→ **EJERCICIO ESCRITO**: Transcribe al pie de la letra, por favor, el fragmento del texto sobre la paloma tuerta desde "Esa experiencia se" hasta "modelos para seguir.".

→ **TEXTO PROPORCIONADO**:
Él entonces alargó la mano hacia un nido especial y me entregó la paloma tuerta. “Mantenla encerrada durante unos días, y vuelve a probar”. Así lo hice, y una vez más el ave desapareció. La historia se repitió. “Ven, y veremos si volvió acá”. Mientras íbamos hacia el palomar, me hizo este comentario: “Te felicito por haber conseguido que Bob fuera al sacerdocio. Y ahora, ¿qué harán tú y él para activar a Bill?”.

“Lo tendremos en la reunión la próxima semana”, le contesté.

Esa experiencia se repitió una y otra vez. Yo ya era un adulto cuando llegué a darme cuenta de que Harold, mi asesor, en verdad me había regalado una paloma especial, la única paloma de todo su palomar que él sabía que volvería cada vez que la pusiera en libertad. Fue su manera inspirada de tener una entrevista personal del sacerdocio ideal con el presidente del quórum cada dos semanas. Le debo mucho a aquella paloma tuerta, y le debo aún más a aquel asesor de quórum que tuvo la paciencia y la facultad de ayudarme a prepararme para las responsabilidades futuras.

Padres y abuelos, tenemos una responsabilidad aún mayor de guiar a nuestros preciosos hijos y nietos; ellos necesitan nuestra ayuda, nuestro ánimo y nuestro ejemplo. Se ha dicho sabiamente que nuestros jóvenes necesitan menos críticos y más modelos para seguir.

Tenemos ahora el ejemplo de hombres en cuyos hábitos y modo de vivir hay muy poca asistencia a la Iglesia o actividades de la Iglesia de cualquier clase. El número de esos futuros élderes ha ido creciendo, debido a esos jovencitos de los quórumes del Sacerdocio Aarónico que se desvían al recorrer el sendero de éste, y a esos hombres maduros que se bautizan, pero que no perseveran en las actividades ni en la fe para se les llegue a ordenar élderes.

Pienso no sólo en el corazón y en el alma de cada uno de esos hombres, sino en el pesar de sus dulces esposas e hijos. Esos hombres esperan una mano de ayuda, una palabra de aliento y un testimonio personal de la verdad expresado desde un corazón lleno de amor y un deseo de elevar y edificar.

Una de esas personas era Shelley, un amigo mío; su esposa e hijos eran miembros excelentes, pero todos sus esfuerzos por motivarlo para que se bautizara y recibiera las bendiciones del sacerdocio habían sido lamentablemente en vano.

Entonces murió la madre de Shelley; éste estaba tan afligido que se apartó a un cuarto especial de la funeraria donde recibiría la transmisión del servicio fúnebre, a fin de estar solo y de que nadie le viese llorar su tristeza. Mientras lo consolaba en aquel cuarto, antes de acercarme al púlpito, me dio un abrazo, y me di cuenta de que algo le había llegado al corazón.

→ **ÍTEMS DEL CONJUNTO**:
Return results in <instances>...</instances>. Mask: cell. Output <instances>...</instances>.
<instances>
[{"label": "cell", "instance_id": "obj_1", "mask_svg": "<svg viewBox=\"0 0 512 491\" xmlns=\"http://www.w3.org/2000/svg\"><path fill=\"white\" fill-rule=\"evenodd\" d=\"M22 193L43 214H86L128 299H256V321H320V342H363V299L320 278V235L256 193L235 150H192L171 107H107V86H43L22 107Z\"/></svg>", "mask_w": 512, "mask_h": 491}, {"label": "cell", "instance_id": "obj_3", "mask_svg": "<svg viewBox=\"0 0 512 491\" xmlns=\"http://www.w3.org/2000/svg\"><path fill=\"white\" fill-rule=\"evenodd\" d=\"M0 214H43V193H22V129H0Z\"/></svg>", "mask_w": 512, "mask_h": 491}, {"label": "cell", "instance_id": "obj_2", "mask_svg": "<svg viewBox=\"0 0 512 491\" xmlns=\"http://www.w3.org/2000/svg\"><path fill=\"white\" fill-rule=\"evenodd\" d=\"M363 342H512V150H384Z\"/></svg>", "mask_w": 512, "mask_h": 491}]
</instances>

---

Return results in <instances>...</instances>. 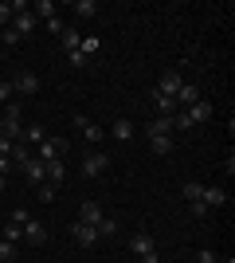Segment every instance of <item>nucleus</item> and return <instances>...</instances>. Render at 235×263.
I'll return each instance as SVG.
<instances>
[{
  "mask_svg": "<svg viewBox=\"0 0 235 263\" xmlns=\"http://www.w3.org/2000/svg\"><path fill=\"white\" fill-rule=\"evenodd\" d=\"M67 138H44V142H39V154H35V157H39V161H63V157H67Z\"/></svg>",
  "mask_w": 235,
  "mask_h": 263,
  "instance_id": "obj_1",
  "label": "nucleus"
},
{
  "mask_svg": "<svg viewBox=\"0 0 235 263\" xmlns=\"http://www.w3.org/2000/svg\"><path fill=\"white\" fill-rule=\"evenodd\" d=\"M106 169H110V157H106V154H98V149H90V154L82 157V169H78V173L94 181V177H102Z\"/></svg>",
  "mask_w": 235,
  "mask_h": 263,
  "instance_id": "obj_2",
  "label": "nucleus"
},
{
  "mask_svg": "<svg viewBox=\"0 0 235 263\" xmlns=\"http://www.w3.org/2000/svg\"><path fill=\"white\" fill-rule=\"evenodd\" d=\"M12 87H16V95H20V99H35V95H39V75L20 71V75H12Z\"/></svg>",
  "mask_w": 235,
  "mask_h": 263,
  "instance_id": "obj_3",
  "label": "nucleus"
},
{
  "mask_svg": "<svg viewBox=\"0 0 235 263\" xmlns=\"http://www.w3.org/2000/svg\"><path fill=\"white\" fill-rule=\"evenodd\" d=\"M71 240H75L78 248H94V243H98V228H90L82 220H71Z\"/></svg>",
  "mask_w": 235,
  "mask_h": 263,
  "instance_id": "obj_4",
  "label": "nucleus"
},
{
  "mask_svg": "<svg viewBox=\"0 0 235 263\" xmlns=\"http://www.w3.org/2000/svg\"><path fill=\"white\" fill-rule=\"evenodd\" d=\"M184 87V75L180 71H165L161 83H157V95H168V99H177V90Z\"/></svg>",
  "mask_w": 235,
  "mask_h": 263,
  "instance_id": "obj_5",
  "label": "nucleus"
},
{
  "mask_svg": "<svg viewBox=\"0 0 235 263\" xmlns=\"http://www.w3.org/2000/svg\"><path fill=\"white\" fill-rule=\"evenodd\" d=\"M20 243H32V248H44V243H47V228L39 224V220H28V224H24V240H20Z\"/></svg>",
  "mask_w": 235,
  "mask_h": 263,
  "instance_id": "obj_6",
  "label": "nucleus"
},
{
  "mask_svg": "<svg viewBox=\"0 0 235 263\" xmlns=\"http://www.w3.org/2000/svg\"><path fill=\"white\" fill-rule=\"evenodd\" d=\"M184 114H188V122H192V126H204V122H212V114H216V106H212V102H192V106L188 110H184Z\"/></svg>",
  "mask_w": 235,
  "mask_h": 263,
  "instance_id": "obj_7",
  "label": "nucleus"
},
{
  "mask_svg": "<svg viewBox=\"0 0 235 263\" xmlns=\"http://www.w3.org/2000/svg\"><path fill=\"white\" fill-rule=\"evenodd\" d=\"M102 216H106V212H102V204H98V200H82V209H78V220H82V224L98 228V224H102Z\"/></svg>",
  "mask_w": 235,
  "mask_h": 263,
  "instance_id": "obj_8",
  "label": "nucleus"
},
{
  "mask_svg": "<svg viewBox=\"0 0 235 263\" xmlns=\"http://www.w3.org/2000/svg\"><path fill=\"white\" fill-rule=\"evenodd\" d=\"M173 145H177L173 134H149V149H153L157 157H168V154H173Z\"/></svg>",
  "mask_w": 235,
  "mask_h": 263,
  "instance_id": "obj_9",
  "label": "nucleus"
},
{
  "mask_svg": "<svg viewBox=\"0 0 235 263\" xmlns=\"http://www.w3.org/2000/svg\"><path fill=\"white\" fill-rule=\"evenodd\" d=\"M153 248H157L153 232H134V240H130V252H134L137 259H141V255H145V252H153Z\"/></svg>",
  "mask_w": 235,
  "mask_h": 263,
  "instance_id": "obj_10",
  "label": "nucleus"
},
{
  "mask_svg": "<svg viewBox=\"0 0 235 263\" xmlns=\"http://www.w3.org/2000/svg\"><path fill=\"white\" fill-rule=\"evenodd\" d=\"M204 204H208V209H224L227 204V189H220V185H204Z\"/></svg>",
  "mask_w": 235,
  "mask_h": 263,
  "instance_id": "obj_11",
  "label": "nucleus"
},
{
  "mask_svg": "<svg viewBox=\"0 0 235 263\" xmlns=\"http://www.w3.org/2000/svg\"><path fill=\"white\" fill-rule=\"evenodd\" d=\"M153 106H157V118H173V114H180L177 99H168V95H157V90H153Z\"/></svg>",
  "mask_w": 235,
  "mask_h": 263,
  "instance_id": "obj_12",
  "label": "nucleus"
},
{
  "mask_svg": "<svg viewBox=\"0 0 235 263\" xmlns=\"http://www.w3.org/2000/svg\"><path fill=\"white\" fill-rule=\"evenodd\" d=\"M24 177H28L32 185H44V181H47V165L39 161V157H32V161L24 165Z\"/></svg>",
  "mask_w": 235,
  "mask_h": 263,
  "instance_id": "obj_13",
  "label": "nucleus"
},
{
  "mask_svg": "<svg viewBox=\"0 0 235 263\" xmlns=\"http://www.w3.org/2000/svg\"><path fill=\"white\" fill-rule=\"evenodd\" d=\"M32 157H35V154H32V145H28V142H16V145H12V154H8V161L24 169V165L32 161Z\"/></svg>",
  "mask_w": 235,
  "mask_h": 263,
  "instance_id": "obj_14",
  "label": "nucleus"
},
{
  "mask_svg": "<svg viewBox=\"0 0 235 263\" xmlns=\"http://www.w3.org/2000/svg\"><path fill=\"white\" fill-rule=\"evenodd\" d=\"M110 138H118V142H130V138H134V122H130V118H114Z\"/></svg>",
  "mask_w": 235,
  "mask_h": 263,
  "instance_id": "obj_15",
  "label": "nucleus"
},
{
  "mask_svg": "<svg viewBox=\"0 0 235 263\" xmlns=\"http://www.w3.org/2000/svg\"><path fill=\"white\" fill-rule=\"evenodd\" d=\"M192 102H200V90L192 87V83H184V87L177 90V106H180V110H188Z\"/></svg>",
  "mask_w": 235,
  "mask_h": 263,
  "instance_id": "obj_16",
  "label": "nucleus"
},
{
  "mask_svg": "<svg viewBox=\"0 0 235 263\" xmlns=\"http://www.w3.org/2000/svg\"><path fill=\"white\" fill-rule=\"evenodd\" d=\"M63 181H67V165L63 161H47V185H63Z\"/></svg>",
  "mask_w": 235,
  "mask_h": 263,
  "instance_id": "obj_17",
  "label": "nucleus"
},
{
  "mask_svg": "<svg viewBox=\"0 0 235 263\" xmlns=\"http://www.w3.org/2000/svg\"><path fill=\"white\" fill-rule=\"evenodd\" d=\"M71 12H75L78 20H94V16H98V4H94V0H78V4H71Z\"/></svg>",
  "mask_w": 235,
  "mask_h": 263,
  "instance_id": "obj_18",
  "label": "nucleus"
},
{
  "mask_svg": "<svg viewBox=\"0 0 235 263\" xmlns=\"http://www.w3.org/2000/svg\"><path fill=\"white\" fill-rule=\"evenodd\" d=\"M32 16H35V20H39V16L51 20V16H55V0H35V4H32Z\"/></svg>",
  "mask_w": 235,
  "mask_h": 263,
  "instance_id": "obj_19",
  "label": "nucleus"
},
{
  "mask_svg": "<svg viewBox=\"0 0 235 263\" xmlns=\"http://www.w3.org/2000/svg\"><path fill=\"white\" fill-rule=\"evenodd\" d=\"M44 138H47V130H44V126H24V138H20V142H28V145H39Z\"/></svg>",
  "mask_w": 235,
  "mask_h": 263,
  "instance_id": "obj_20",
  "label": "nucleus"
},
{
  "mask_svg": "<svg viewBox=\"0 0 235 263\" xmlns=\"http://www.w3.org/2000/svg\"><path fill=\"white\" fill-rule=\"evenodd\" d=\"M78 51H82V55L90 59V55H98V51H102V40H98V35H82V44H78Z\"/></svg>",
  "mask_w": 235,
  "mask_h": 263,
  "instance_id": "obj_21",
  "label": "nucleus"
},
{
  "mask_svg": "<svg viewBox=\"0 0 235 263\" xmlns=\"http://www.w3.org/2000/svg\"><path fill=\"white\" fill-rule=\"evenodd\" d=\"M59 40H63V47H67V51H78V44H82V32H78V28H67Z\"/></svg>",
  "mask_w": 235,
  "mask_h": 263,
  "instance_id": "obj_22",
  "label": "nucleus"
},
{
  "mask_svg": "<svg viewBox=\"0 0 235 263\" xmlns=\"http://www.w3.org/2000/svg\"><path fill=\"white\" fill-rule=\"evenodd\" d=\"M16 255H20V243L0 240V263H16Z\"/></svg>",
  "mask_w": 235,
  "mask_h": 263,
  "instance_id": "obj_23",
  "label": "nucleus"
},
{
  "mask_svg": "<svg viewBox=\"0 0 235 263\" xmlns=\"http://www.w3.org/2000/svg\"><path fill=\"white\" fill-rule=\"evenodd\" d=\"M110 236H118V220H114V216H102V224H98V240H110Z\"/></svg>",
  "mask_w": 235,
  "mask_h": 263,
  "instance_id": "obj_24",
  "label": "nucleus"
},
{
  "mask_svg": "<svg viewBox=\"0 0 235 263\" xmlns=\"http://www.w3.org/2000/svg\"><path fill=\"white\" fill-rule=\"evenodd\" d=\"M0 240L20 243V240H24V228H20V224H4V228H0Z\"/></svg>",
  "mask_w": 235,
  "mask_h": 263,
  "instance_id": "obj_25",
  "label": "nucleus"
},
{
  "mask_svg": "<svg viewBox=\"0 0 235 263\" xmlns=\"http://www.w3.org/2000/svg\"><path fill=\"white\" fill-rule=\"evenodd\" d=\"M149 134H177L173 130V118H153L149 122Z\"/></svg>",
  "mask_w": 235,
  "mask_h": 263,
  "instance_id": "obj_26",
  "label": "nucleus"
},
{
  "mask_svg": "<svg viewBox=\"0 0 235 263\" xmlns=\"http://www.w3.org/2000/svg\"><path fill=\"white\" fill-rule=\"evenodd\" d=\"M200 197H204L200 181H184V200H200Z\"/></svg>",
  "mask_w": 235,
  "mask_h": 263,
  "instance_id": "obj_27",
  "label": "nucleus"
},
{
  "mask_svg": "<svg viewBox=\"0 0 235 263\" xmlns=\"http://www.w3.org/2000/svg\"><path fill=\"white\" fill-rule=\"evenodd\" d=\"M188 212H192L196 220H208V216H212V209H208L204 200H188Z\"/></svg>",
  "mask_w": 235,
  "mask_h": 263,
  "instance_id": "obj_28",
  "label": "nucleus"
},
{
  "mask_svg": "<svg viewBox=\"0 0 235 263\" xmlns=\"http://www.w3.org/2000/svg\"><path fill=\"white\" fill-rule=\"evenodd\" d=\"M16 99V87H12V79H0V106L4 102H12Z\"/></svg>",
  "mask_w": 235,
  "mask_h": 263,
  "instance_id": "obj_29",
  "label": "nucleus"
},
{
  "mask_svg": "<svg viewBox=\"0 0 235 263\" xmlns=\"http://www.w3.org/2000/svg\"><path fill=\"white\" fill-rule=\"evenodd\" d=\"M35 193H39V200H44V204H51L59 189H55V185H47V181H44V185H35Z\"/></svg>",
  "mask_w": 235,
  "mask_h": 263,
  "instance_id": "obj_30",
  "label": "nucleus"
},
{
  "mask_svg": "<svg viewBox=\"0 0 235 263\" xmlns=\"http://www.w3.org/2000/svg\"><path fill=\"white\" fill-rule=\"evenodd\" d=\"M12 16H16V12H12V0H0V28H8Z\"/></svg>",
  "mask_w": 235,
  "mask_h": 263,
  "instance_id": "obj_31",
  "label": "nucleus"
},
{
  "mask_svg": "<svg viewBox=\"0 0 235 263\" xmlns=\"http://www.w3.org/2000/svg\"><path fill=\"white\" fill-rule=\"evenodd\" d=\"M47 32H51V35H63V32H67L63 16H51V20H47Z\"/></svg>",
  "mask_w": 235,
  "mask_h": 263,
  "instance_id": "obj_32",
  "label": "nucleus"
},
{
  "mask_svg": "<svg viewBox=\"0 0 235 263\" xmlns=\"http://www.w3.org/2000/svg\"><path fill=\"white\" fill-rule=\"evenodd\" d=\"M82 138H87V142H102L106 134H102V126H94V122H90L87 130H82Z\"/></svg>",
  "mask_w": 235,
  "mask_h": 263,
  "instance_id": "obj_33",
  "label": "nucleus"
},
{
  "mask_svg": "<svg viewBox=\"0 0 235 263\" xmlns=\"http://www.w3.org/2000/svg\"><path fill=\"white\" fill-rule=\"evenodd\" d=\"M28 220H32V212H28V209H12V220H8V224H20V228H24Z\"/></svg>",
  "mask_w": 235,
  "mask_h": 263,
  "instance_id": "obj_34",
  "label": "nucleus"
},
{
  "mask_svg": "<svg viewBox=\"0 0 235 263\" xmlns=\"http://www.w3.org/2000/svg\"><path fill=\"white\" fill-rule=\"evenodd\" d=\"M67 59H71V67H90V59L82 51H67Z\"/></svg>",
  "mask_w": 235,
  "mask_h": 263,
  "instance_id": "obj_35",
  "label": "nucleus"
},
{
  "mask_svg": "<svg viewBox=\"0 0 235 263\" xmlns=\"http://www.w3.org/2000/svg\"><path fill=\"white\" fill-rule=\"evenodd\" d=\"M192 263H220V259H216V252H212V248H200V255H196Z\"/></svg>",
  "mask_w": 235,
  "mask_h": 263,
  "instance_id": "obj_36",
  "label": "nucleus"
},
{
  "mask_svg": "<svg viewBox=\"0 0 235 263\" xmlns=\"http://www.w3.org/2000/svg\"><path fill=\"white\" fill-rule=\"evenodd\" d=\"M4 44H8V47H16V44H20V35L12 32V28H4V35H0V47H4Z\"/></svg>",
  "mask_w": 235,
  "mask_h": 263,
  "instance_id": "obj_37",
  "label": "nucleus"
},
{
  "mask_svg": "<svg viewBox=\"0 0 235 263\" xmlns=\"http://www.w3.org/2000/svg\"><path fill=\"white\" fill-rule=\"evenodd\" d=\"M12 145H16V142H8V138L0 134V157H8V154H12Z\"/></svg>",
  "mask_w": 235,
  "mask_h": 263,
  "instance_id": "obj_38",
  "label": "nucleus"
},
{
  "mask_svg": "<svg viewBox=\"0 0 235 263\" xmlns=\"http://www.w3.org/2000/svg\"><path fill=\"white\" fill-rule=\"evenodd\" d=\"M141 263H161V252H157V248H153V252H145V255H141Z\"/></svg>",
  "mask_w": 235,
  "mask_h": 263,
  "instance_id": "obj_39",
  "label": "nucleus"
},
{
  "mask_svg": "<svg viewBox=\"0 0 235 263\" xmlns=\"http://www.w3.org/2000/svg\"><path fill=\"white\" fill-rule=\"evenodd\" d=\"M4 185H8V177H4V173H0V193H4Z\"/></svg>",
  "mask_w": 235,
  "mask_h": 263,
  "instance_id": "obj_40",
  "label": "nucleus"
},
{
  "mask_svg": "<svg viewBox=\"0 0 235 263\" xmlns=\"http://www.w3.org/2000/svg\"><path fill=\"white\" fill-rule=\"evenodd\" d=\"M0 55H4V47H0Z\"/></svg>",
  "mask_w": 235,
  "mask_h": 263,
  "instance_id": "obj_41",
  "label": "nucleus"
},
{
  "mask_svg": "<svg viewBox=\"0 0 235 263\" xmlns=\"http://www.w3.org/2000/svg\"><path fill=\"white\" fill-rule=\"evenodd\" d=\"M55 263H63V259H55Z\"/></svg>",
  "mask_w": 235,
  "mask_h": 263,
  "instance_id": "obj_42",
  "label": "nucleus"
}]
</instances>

→ **RESULTADO ESPERADO**:
Esa experiencia se repitió una y otra vez. Yo ya era un adulto cuando llegué a darme cuenta de que Harold, mi asesor, en verdad me había regalado una paloma especial, la única paloma de todo su palomar que él sabía que volvería cada vez que la pusiera en libertad. Fue su manera inspirada de tener una entrevista personal del sacerdocio ideal con el presidente del quórum cada dos semanas. Le debo mucho a aquella paloma tuerta, y le debo aún más a aquel asesor de quórum que tuvo la paciencia y la facultad de ayudarme a prepararme para las responsabilidades futuras.

Padres y abuelos, tenemos una responsabilidad aún mayor de guiar a nuestros preciosos hijos y nietos; ellos necesitan nuestra ayuda, nuestro ánimo y nuestro ejemplo. Se ha dicho sabiamente que nuestros jóvenes necesitan menos críticos y más modelos para seguir.